Nyiragongo volcano eruption: the aftermath
Having been the first to respond to the volcanic emergency, UNICEF and its partners continue to assist affected families.
On the evening of 22nd May 2021, Africa’s most active volcano and one of the most dangerous in the world erupted. The lava flow from the Nyiragongo volcano flowed to the northeast of the city of Goma in the Democratic Republic of the Congo (DRC). In its path, the lava decimated houses, schools and the city’s main water reservoir.
In the early hours of the morning, UNICEF teams visited the affected zones to assess the humanitarian needs. More than 3,500 houses, 7 schools and 4 health centres were destroyed and nearly 200,000 people were left without access to drinking water. Around 234,000 people were displaced in the days following the eruption, mainly in Sake, Minova and Rutshuru, east of Goma.
Through its rapid response mechanism, UNICEF quickly assisted the displaced communities in Sake by distributing emergency items such as buckets, containers, hygiene products and drinking water in order to enable them to protect themselves against cholera and other illnesses.
When she fled the volcanic eruption and took refuge in Sake, Celine took nothing with her. “These items will help me improve my hygiene,” she says after receiving emergency items through support from USAID’s Bureau for humanitarian assistance (BHA), the United Nations Central Emergency Response Fund (UNCERF), and the Governments of Japan, Germany and Sweden.
Hundreds of children were separated from their parents in the chaos that followed the volcanic eruption. UNICEF helped to reunite more than 1,000 children with their families, such as Neema and Deborah, who were reunited with their older sister after being cared for in a UNICEF- supported shelter.

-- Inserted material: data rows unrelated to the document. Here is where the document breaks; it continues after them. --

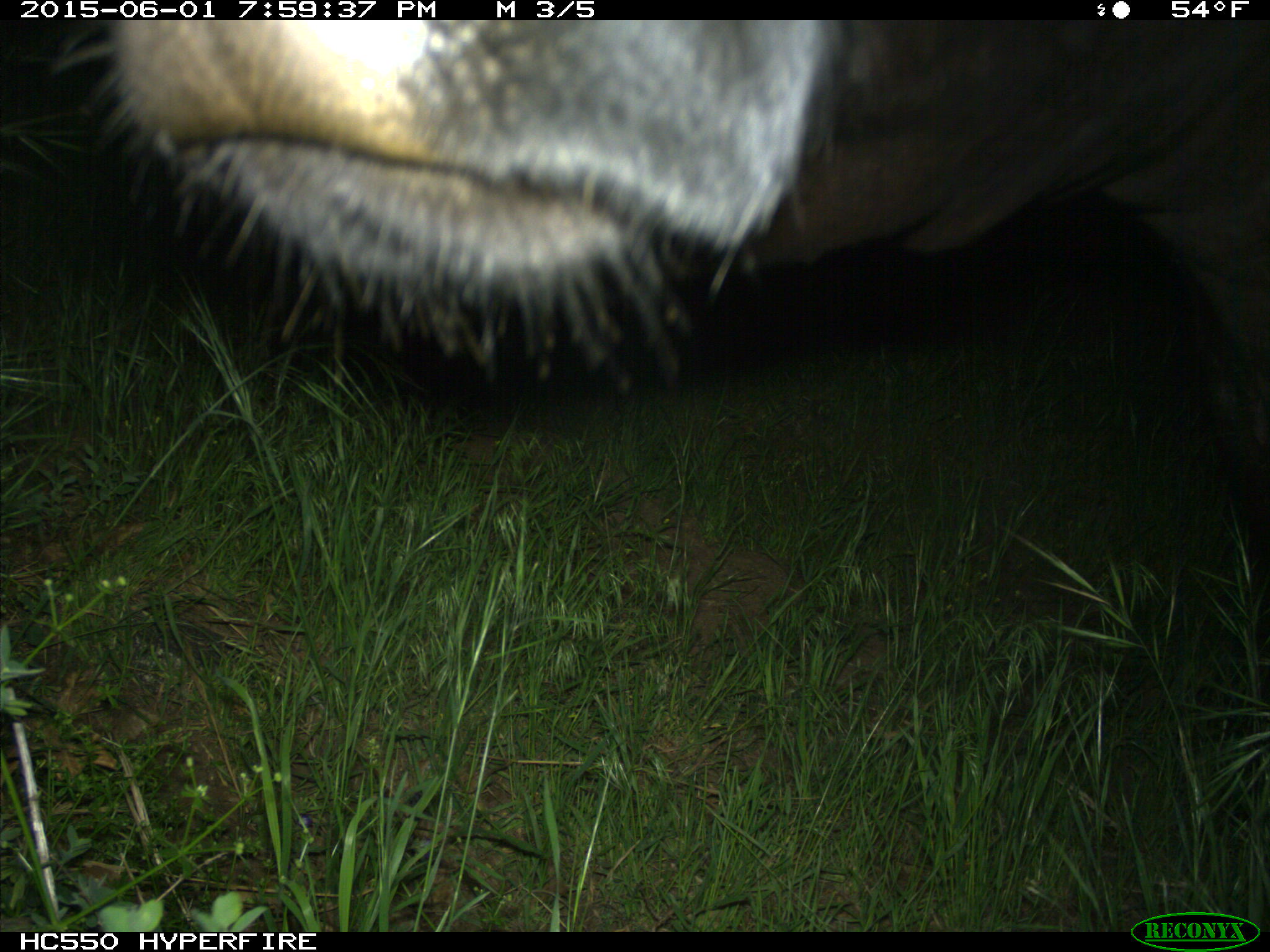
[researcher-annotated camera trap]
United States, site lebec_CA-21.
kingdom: Animalia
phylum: Chordata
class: Mammalia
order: Artiodactyla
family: Bovidae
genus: Bos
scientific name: Bos taurus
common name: domestic cow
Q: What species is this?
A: Bos taurus (domestic cow).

As displaced families gradually returned to Goma, UNICEF launched its second intervention phase. With support from USAID’s Bureau for humanitarian assistance (BHA), the United Nations Central Emergency Response Fund (UNCERF), the Directorate General of Civil Protection and Humanitarian Operations (ECHO) and the Governments of Norway and the Republic of Korea, UNICEF is focusing its response on lava-affected areas in Goma.
Through its partner CARITAS, UNICEF is distributing water to more than 34,000 inhabitants every day and has restored a part of the water system that serves 130,000 people in the northern districts of Goma. “Water has become a rare commodity,” explain Béatrice and Julie who are delighted to have access to drinking water via tankers.
Several water supply networks have been installed in the north of the city of Goma to allow people affected by the eruption to have access to drinking water and to protect themselves from many diseases.
UNICEF has alsosupported the replacement of 300 metres of pipes destroyed by the lava in the worst affected area. In the past, cholera outbreaks began when Goma residents obtained dirty, contaminated water from Lake Kivu for drinking or washing pots.
Three weeks after the eruption, UNICEF set up eight temporary classrooms in three elementary schools for 840 pupils whose schools were destroyed by the lava. Education plays a crucial role in the return to normality following an emergency, allowing children to be children again.